WASHINGTON, D.C. — Congressman John Tierney, D-Salem, walked out of a committee debate with other Democrats yesterday to protest a Republican bill they say lacks Democratic input.
Tierney and the other Democrats on the House Education and Workforce Committee say Republicans are refusing to consider their changes or negotiate any compromise on an update of the 1998 Workforce Investment Act, a measure that funds training programs for workers.
The Republican bill favors block grants to the states, while Democrats want to fund specific programs targeted to veterans, younger workers, low-income job seekers, dislocated workers, English-language learners and the disabled. Local leaders say the Republican bill also would boot union and community college representatives off local workforce investment boards, which determine how federal training money is spent.
The bill is scheduled to go to a vote in the House next week.

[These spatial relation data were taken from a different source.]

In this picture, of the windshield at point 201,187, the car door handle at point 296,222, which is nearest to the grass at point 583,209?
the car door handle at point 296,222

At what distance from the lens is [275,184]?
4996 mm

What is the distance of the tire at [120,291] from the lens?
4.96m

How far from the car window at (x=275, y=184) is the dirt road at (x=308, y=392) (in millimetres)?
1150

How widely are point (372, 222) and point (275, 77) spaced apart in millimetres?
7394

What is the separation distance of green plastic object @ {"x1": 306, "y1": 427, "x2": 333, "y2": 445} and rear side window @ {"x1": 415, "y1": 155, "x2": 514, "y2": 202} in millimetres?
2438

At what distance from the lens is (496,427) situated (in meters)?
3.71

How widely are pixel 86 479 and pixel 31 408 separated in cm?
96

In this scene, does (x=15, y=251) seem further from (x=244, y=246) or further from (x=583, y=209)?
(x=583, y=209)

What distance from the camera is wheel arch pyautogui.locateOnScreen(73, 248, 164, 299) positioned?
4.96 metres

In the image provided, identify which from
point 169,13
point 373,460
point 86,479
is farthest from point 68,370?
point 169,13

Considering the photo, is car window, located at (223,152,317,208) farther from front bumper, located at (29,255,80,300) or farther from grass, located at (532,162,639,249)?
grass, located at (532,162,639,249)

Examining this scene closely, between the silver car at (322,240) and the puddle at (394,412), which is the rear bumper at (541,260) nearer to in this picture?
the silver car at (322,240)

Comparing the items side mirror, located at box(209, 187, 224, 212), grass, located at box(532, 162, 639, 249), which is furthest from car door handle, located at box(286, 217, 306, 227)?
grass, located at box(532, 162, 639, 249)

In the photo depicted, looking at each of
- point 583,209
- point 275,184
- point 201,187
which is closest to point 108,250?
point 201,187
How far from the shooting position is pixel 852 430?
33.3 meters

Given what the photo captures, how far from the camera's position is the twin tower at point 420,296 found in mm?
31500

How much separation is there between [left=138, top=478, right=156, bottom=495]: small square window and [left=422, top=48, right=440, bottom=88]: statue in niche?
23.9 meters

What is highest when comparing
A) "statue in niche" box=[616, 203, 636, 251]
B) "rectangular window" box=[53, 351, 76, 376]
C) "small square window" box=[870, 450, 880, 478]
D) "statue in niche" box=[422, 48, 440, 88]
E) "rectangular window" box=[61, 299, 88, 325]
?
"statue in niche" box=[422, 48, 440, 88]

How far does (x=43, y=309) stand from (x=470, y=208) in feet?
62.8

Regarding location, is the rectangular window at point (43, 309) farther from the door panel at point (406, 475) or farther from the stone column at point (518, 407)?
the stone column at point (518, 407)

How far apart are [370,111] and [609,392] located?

After boycotting debate yesterday, Tierney; Ruben Hinojosa, D-Texas; and George Miller, D-Calif., put out a statement that read: “We didn’t come to this decision lightly. Unfortunately, we viewed boycotting this proceeding as our only alternative after many months of repeatedly requesting bipartisan negotiations and being rebuffed by committee Republicans.”
A spokesman for the National Republican Congressional Committee accused Democrats, in turn, of playing politics.
“John Tierney’s actions today are pathetic and embarrassing,” spokesman Ian Prior said in a prepared statement. “Walking out of a committee vote because he can’t get his way is not only disrespectful to the institution of Congress, but it is a slap in the face to his constituents that pay him to vote, not to throw petulant tantrums to score political points in Washington, D.C.”
Democrats say the Republican bill is unpopular and is more for show and politics than improving the nation’s worker-training system. Tierney said it is similar to the one that withered on the vine last year, and it does not have a chance in the Democratically controlled Senate.
At a hearing last week, the Democrats called unsuccessfully for a bipartisan effort to rewrite the bill. On Monday, they sent a letter asking Republican leaders on the committee to cancel yesterday’s session and instead negotiate with Democratic members to come up with a compromise. When Republicans refused, they walked out.
“We didn’t want to be part of the charade,” Tierney said.
So, what is the difference between the Republican and Democratic bills?
Mary Sarris, executive director of the Salem-based North Shore Workforce Investment Board, said she provided input to Tierney to help craft his version of the Workforce Investment Act update.
Tierney’s bill, Sarris said, would provide opportunities for workforce investment boards to work with certain industries to train workers, such as, for example, offering a program for machinists at a community college. She said the current law does not allow the board to use federal money to provide for group training, which could be more cost-effective.
Wayne Burton, president of North Shore Community College, one of the North Shore Workforce Investment Board’s largest providers, said the Republican bill would have “major repercussions for us of the negative kind” by consolidating programs and making it uncertain where the worker training money might go. The legislation calls for business leaders to sit on workforce investment boards, eliminating community college representation.
Prior defended the Republican bill, saying it “allows people to get access to job training, and it allows job training to be done more effectively.” The GOP bill “streamlines 35 job-training programs,” he said.
“The funding goes to the people that need it, and it’s not hung up in the bureaucracy,” he said.
Tierney is not convinced. With block grants, he said, “everyone is going to fight for a piece of the pie, and you take your best shot.”